Facilitating Settlement in Arbitration: A Shift Towards Amicable Resolutions
Streamlining resolution in arbitration proceedings: Should the court intervene to expedite matters?
The landscape of arbitration is evolving, with a growing emphasis on facilitating settlements between parties. This approach aims to foster agreements that can save time, resources, and potentially, relationships. Here's a look at some of the current techniques being employed:
- Incorporating Mediation into the Arbitral Process: By including a mediation window within the procedural timetable, parties can explore amicable resolutions before proceeding with arbitration. However, tribunals typically require the agreement of both parties before setting up a mediation window.
- Hybrid Mediation-Arbitration (Med-Arb): This process combines mediation and arbitration. Parties first attempt to resolve issues through mediation. If mediation fails or some issues remain unresolved, the mediator can assume the role of arbitrator and render a binding decision, or an arbitrator can take over the case.
- Preliminary Views: Arbitral tribunals can provide non-binding preliminary assessments of the issues in dispute. This helps parties evaluate their prospects realistically, encouraging them to consider settlement.
- Settlement Conferences: Arbitrators may chair settlement conferences to facilitate negotiations. These conferences are subject to "settlement privilege," meaning any discussions cannot be referenced in subsequent awards if the conference does not lead to a settlement.
- First Case Management Conferences and Mid-Stream Conferences: These can be used to discuss settlement options and facilitate communication between parties.
Several key arbitral institutions have adopted rules to facilitate settlement:
- ICC Rules: The ICC Rules empower arbitral tribunals to encourage settlement actively, with 42% of cases resolved before a final award in 2023.
- CIETAC Arbitration Rules: These rules also support a proactive stance on settlement, similar to the ICC.
- DIS Arbitration Rules: These rules obligate tribunals to discuss settlement possibilities with parties.
- LCIA, SIAC, and HKIAC: These institutions historically have taken a more conservative view regarding settlement facilitation. However, a significant proportion of cases are still resolved through settlement, with the HKIAC reporting 57% of arbitrations concluded in 2023 being resolved this way.

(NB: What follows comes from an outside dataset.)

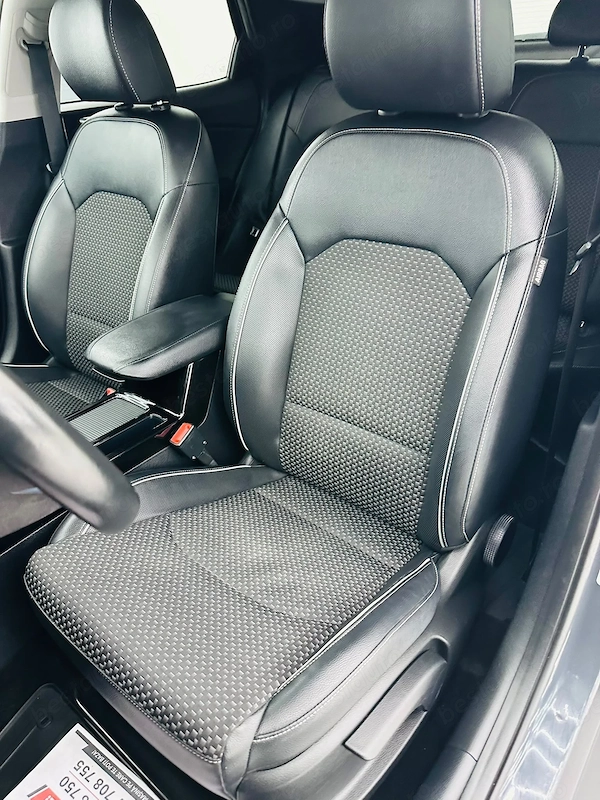 KIA Xceed 2020 — imagine 16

This shift towards settlement reflects the increasing recognition of its value in arbitration, both in terms of efficiency and cost savings. It's worth noting that tribunals are increasingly comfortable in guiding parties towards considering settlement options, but they are generally reluctant to set down a mediation window unless both parties agree.

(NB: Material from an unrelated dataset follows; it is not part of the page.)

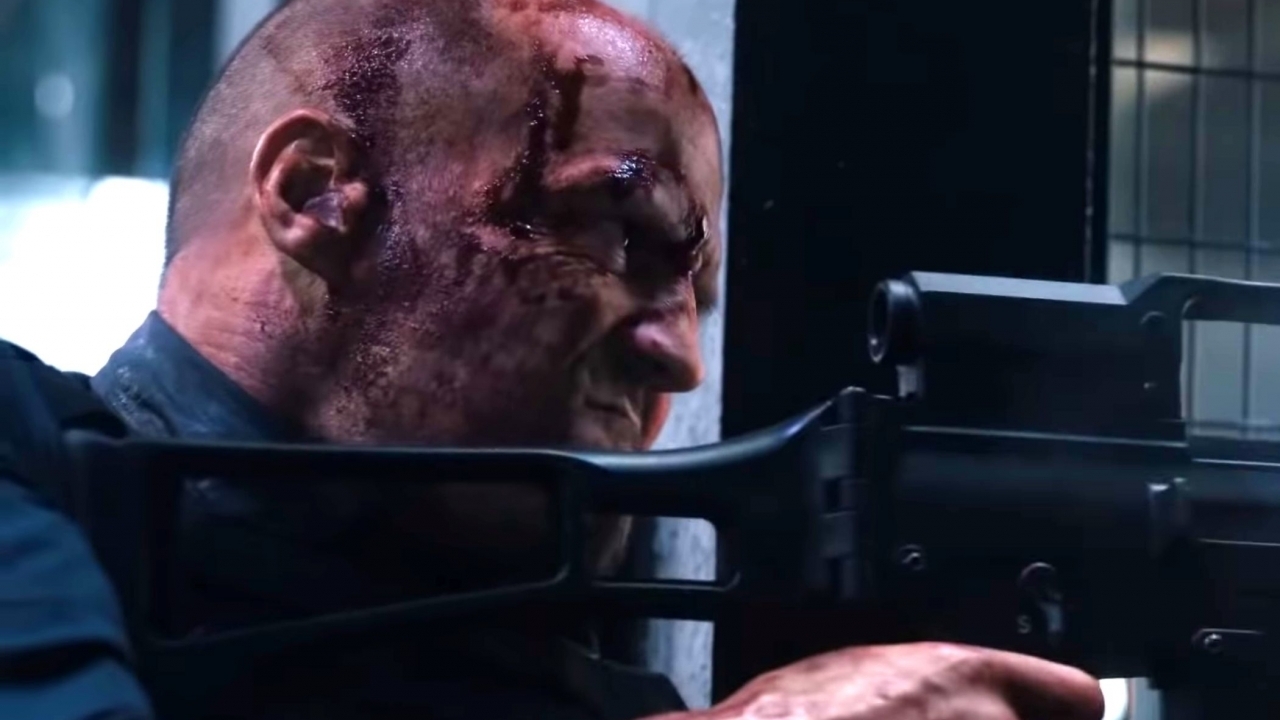 Vanaf deze dag zie je 'Cash Truck' a.k.a. 'Wrath of Man' met Jason Statham op Prime Video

The fundamental tenet of international arbitration—that tribunals are independent, impartial, and neutral—remains unchanged. However, some parties (particularly respondents) may not have a detailed understanding of their prospects at the first case management conference and may be unwilling to engage meaningfully with settlement proposals.
The ACICA Arbitration Rules require the tribunal to discuss settlement options at the preliminary meeting. Other forms of mid-stream conferences, such as the "Kaplan hearing," developed by arbitrator Neil Kaplan, can also be used to facilitate settlement discussions.

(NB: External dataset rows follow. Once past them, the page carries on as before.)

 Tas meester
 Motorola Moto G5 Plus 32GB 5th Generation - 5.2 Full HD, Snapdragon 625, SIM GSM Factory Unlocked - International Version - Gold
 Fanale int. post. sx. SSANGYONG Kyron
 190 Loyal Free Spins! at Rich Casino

However, in-house counsel may express concerns about arbitrators who raise settlement issues later in the proceeding, fearing a lack of neutrality. This underscores the importance of maintaining the balance between encouraging settlement and preserving the impartiality of the tribunal.
Finance plays a crucial role in allowing businesses to engage in arbitration, as it enables them to cover the costs associated with the arbitral process.
Businesses can also benefit from the amicable resolutions fostered by the growing emphasis on settlement techniques in arbitration, reducing potential financial losses and maintaining relations with their counterparts.